When you make it known that you’re going to India- everyone that you tell manages to dig up a trying-to-be-helpful (but not) horror story, which they proceed to recount in all its gory detail. All of these stories revolve around illness- and 90% of them focus on the stomach and its inability to correctly digest. Being one who was blessed at birth with a greedy but incredibly temperamental stomach, I have to admit that I was a little anxious. But here I am safely back in New York with nothing more than a few sniffles from the plane air vents and with cravings for raw food, beef and tap water. I must just be one of the lucky few who manages to return with their Imodium still neatly packed in away in it’s box- and having witnessed the hygiene India, I’m guessing that I was not just lucky- but very lucky.

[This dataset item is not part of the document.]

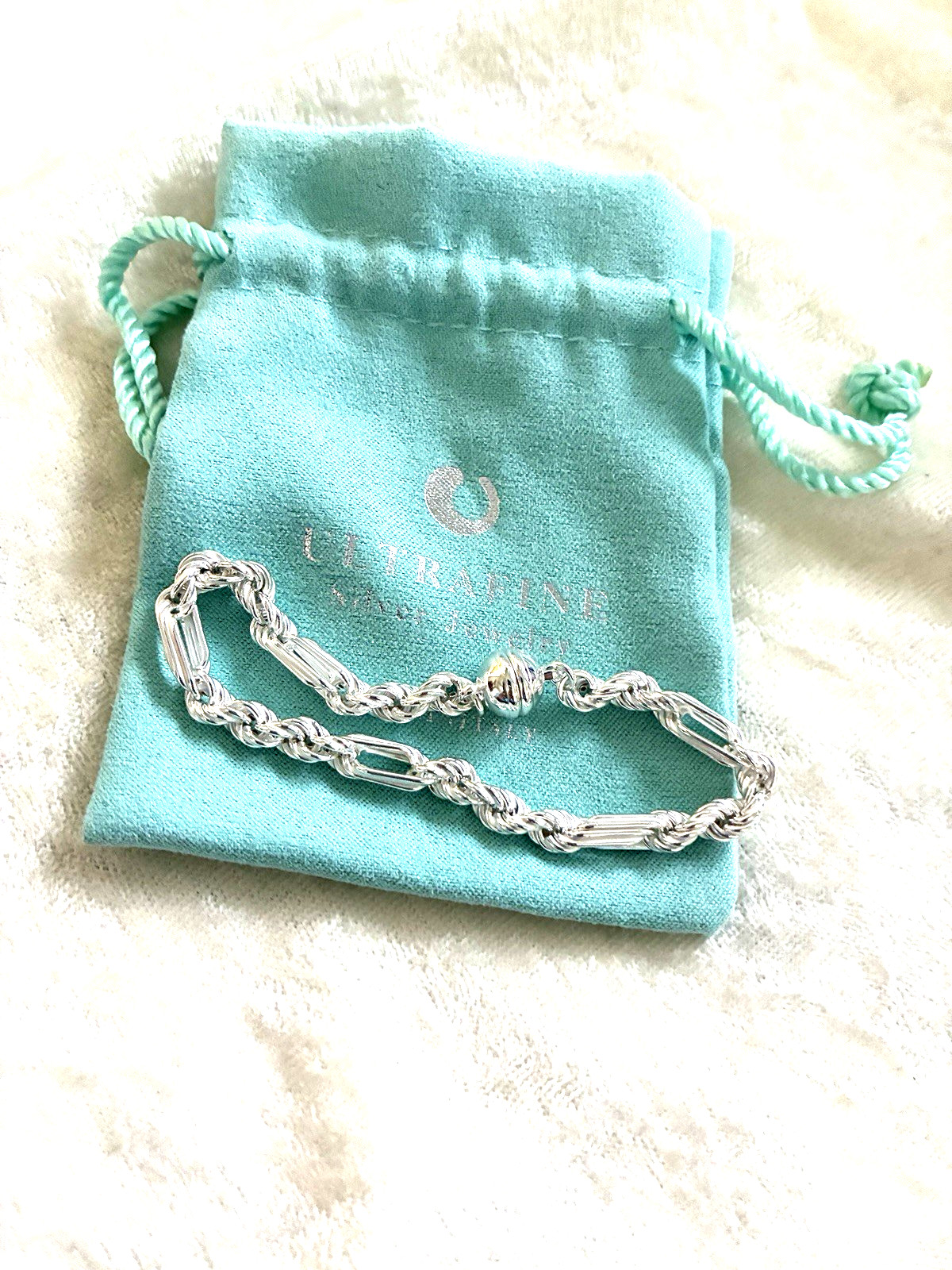 ULTRA FINE 950 SILVER FIGAROPE CHAIN MAGNETIC CLASP BRACELET, SZ SMALL (M4930-52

In any case- I successfully managed to challenge my taste buds and set my mouth on fire at each opportune moment despite sticking to a mainly vegetarian (and a cautious one at that) diet. And whilst the break from meat still gave me savoury satisfaction, I’m rather pleased to be back in a country where cows don’t wear halos and the pigs don’t eat the street rubbish.
Early on in Rajasthan my sister and I discovered Thali, meaning ‘plate’, which refers to the large metal plate that they are traditionally served on. Each ‘plate’ contains little cups that contain vegetarian curries, dhal (lentils), raita or curd, pickle, sometimes masala dosa and unlimited quantities of chapatis and rice. Of course the highlights of the trip for me were the three cooking lessons that we had. I had no idea how simple Indian cooking could be and all the curries we cooked contained the four/five staple spices: turmeric, coriander, salt, chilli and sometimes garam masala*.

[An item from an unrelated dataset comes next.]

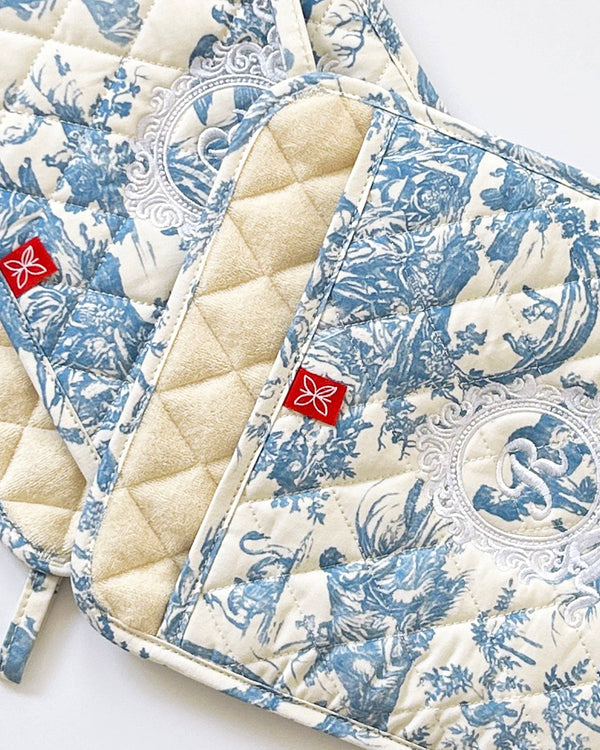 French Toile de Jouy POT HOLDER, each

The other ingredient that you will be seeing popping up in my blog again soon is gram flour, which is made out of ground chickpeas and is used in place of white flour to make naan, chapatis, pakoras and dumplings. Having had limited success baking with other gluten free flours, I can’t wait to start to working with it. My sister and I’s favourite “preparations”, which I will attempt to recreate at home and post at a later date were chana masala (chickpea curry), pakora (spicy fried batter coated vegetables), ghatta curry (curry with lentil dumplings), paneer curry and dhal.
The biggest culinary surprise of the trip though- had to do with my new-found love for…okra. For any regular readers of my blog you will know that me and the so called ‘lady fingers’ have had a less than amicable relationship in the past. I’m not sure what bought about the sudden change in my palate but the okra that I ate in India was divine- deep fried like chips, no batter just crispy okra halves and another time it was stewed in a delicious curry. This new love has pleased me to no end- and okra and I have resumed our peace talks. Watch this space.
Back home, I’m busily stocking my cupboards with gram flour and spices and looking forward to actualising the flavours of Rajasthan on my own- because whilst it’s great to be eating with cutlery again, everything tastes just a little bit bland now.
*Garam Masala is a ground spice mixture containing, bay, mace (and/or nutmeg), cinnamon, cloves, peppercorns, cumin, cardamom and sometimes black mustard seeds, chilli, turmeric and coriander.